Reading passage:
"""
You work with it in plastic HDPE containers. The acid actually fluorinates the polymer to something akin to PTFE (aka teflon, polytetrafluoroethylene) which is really inert.

Or you could try crushing them up and using cyanide to complex with gold. That'll leave the silicon behind. Or you could try bleach and muriatic acid. There's a bunch of ways to skin the cat, just depends on what's easiest for you to do and how well you're set up to do it.


----------



## yvonbug (Dec 1, 2007)

Isn't that the stuff that if it gets on your skin, you don't know it until it gets to your bones and starts disolving them? Yeah, I'm not set up for that, thats for sure. Bleach and muratic? Whats that about? That I might be interested in. Thanks for responding!-Y-


----------



## goldsilverpro (Dec 1, 2007)

Unless you are a chemist, I would not use HF. Too damned dangerous if you don't know what you're doing. I've used it for certain applications, but certainly don't recommend it for the amateur.


----------



## tlcarrig (Dec 1, 2007)

The product "WHINK" at Wally World in the isle with CLR and Draino is HF acid. I don't know what concentration but it must be weak. HF is VERRRY DANGEROUS. Previous poster is correct that it will kill you before you know it. Do a Wikkipedia on it. Yea, I bought some but I won't use it very much until I find out its effectiveness.
"""
Required task A:
Using the forum thread on hydrofluoric acid, explain in one to three sentences why HDPE plastic containers can be used to hold the acid.
Required task B:
In the forum thread on hydrofluoric acid, which product from Wally World is said to be HF acid?
Required task C:
Extend the forum thread on hydrofluoric acid past its last post.
The records aren't needed for any of these tasks.

Data supplied:
"""
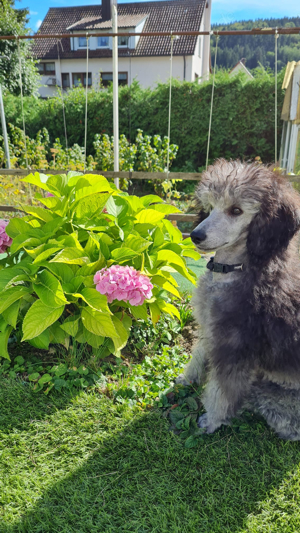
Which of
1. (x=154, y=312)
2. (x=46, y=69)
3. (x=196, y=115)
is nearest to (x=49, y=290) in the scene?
(x=154, y=312)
"""
Exercise output A:
The acid fluorinates the HDPE polymer into something akin to PTFE (teflon, polytetrafluoroethylene). That material is really inert.

Exercise output B:
WHINK, sold in the aisle with CLR and Draino.

Exercise output C:
----------



## Lou (Dec 1, 2007)

I have some of the 70% stuff which fumes. Not nice at all. It will boil when you put a drop in a test tube. To work with it safely, you need a hood, damn good gloves, and calcium glutaconate jelly. But it does work, and it works well. Nice stuff for pretreating titanium before plating...


----------



## Irons (Dec 1, 2007)

I've worked with 70% HF and it's not for someone who doesn't know what the dangers are and doesn't have the proper equipment.

A lung full will give you a very painful death. HF burns are the most painful chemical burns i've experienced. Just a drop on your skin will have you begging for someone to give you a dummy slap.


----------



## yvonbug (Dec 2, 2007)

I'm not messin' with it.-Y-


----------



## yvonbug (Dec 2, 2007)

Actually, that stuff is not even in MY little book of life. Don't even want it around me. Guess I'll just have to look at all the pretty gold on the disks and wish. oh well, maybe I could sell 'em to somebody who's willing to take that risk. I might work with some nasty stuff, but, to me HF is too much. -Y-


----------



## goldsilverpro (Dec 2, 2007)

Back to the original question.


> I have these silicon wafers (lots of them), that have a lot of gold on them. Like the whole backside of them and in between. How would I process something like that? And get rid of all the silicon?



I don't understand what you mean by "in between" - please explain.

A refinery I worked for got these gold backed silicon wafers by the drumloads from companies in the Silicon Valley. I think the gold is evaporated or sputtered onto the silicon. I don't remember the gold thickness but I don't think it is very thick. It would certainly add up in quantity. I also don't remember how we processed them. We probably used cyanide, since it was common back then. It was also cheap, fast, safe, and efficient.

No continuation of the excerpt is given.